One of the biggest reasons the country isn’t building enough affordable housing has little to do with interest rates. It’s about who builds the homes, and what happens to prices when there aren’t enough of them.
When people talk about why housing is unaffordable, the conversation almost always lands on mortgage rates. Rates matter, but they’re only half the story. The other half is supply. We are not building enough homes, and one of the largest reasons is a shortage of the workers who physically build them. That shortage has gotten sharper in 2026, and it flows straight into the price of a new house.
This isn’t a political argument about immigration policy. It’s a look at how labor supply connects to home prices, because if you’re trying to buy, that connection affects what you’ll pay and what your options are. I bought a duplex and a small starter home before it, so I care about this from the buyer’s seat, not the builder’s.
If you’re new here, the foundation post is What Is House Hacking? This one is about the supply side of the market you’re buying into.
Who actually builds American homes
The construction trades lean heavily on immigrant labor, more than most people realize. Immigrants make up about 34 percent of all construction workers nationwide, according to the National Association of Home Builders, and that share climbs above 60 percent in the trades most central to homebuilding: drywall, roofing, and plastering. These are the hands-on jobs that turn a foundation into a finished house.
That concentration means anything that reduces the immigrant workforce hits residential construction harder than almost any other part of the economy.

▶ [Directives]:
• a. Print the passage on housing supply from "When people talk" up to and including "you’re buying into.".
• b. In one to three sentences, explain why, according to the passage on housing supply, a smaller immigrant workforce hits residential construction harder than almost any other part of the economy.

▶ [Dataset excerpts]:
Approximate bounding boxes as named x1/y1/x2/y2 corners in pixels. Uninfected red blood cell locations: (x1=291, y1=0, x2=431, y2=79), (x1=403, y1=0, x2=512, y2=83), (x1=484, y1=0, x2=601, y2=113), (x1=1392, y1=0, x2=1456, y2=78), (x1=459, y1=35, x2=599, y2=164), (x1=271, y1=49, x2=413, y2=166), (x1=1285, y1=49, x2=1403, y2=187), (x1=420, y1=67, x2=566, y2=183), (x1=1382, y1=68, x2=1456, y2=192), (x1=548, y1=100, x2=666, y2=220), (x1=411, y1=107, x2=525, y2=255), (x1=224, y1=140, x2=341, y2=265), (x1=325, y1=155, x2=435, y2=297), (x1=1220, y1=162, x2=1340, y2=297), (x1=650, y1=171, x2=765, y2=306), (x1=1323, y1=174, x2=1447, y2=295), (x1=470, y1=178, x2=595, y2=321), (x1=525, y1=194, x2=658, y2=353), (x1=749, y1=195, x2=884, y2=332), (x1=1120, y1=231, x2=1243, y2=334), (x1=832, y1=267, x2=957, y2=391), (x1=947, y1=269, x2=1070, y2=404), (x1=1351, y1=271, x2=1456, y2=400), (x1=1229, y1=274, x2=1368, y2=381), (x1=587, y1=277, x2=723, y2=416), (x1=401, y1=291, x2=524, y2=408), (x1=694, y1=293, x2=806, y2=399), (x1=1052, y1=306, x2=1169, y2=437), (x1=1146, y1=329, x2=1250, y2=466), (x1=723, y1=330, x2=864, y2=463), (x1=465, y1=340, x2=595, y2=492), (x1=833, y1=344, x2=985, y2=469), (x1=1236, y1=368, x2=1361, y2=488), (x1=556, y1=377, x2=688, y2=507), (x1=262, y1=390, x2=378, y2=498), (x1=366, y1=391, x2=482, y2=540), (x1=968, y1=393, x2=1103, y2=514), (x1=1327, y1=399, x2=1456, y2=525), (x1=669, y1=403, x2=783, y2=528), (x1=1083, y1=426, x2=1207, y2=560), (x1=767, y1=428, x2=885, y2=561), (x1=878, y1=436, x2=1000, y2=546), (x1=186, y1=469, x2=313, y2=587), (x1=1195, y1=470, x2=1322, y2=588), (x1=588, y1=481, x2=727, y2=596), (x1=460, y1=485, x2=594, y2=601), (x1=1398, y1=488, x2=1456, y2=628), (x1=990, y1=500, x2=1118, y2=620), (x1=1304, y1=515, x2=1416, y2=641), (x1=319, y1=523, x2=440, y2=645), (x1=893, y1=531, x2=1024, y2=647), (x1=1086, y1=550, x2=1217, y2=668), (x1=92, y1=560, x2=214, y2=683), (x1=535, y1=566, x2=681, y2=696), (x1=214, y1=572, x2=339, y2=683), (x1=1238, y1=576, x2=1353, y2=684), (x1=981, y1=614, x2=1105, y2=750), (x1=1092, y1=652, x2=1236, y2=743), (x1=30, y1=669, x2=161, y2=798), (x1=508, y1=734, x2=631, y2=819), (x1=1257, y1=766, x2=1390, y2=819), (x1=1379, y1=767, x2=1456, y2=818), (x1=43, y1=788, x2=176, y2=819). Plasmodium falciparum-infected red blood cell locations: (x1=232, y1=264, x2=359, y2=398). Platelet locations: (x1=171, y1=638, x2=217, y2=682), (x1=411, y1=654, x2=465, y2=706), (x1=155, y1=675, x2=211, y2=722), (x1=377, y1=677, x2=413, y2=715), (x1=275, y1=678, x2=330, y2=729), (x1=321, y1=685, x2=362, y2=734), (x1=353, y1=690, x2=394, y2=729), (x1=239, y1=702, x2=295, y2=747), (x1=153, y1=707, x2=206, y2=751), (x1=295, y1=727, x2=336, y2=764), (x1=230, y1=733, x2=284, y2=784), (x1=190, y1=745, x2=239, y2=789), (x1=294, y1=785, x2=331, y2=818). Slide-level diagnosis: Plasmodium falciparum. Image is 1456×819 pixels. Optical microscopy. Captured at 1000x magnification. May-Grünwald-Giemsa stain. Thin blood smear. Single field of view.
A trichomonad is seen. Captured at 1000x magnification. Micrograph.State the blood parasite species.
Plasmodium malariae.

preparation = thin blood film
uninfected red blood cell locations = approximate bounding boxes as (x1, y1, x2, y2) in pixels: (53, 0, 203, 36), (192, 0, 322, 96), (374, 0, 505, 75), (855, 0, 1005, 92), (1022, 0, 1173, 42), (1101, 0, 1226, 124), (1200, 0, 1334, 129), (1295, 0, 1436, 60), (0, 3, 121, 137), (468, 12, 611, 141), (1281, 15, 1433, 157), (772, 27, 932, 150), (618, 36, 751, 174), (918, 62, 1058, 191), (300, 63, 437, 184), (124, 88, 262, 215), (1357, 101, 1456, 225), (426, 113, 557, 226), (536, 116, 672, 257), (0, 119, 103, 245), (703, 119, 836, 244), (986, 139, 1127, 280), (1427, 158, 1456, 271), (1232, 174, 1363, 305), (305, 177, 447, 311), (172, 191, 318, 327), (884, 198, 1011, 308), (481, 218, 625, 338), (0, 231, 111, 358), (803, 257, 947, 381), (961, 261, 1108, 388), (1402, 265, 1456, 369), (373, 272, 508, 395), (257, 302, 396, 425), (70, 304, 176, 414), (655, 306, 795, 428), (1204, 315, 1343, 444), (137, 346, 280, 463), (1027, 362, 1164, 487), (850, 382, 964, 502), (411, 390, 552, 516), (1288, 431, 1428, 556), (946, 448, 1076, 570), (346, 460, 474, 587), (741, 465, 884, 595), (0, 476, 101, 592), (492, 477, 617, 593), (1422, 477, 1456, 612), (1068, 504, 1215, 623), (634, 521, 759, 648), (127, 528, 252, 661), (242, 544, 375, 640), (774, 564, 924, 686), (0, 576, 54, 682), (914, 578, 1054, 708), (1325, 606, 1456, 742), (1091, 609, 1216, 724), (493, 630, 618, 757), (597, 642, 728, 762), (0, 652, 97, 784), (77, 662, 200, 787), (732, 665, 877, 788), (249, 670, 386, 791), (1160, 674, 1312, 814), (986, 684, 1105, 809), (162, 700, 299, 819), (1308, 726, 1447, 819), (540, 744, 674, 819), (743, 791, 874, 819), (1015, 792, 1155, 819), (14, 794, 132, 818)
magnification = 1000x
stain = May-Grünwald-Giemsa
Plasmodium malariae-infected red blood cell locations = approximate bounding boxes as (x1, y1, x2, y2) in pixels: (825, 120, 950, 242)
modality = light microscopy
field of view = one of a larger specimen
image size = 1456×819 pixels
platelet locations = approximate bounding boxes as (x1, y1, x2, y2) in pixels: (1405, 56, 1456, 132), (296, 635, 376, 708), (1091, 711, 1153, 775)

▶ [Answer list]:
• a.
When people talk about why housing is unaffordable, the conversation almost always lands on mortgage rates. Rates matter, but they’re only half the story. The other half is supply. We are not building enough homes, and one of the largest reasons is a shortage of the workers who physically build them. That shortage has gotten sharper in 2026, and it flows straight into the price of a new house.
This isn’t a political argument about immigration policy. It’s a look at how labor supply connects to home prices, because if you’re trying to buy, that connection affects what you’ll pay and what your options are. I bought a duplex and a small starter home before it, so I care about this from the buyer’s seat, not the builder’s.
If you’re new here, the foundation post is What Is House Hacking? This one is about the supply side of the market you’re buying into.

• b. The construction trades lean heavily on immigrant labor. Immigrants make up about 34 percent of all construction workers nationwide, according to the National Association of Home Builders, and more than 60 percent in drywall, roofing, and plastering, the trades most central to homebuilding. That concentration makes homebuilding especially exposed to any drop in the immigrant workforce.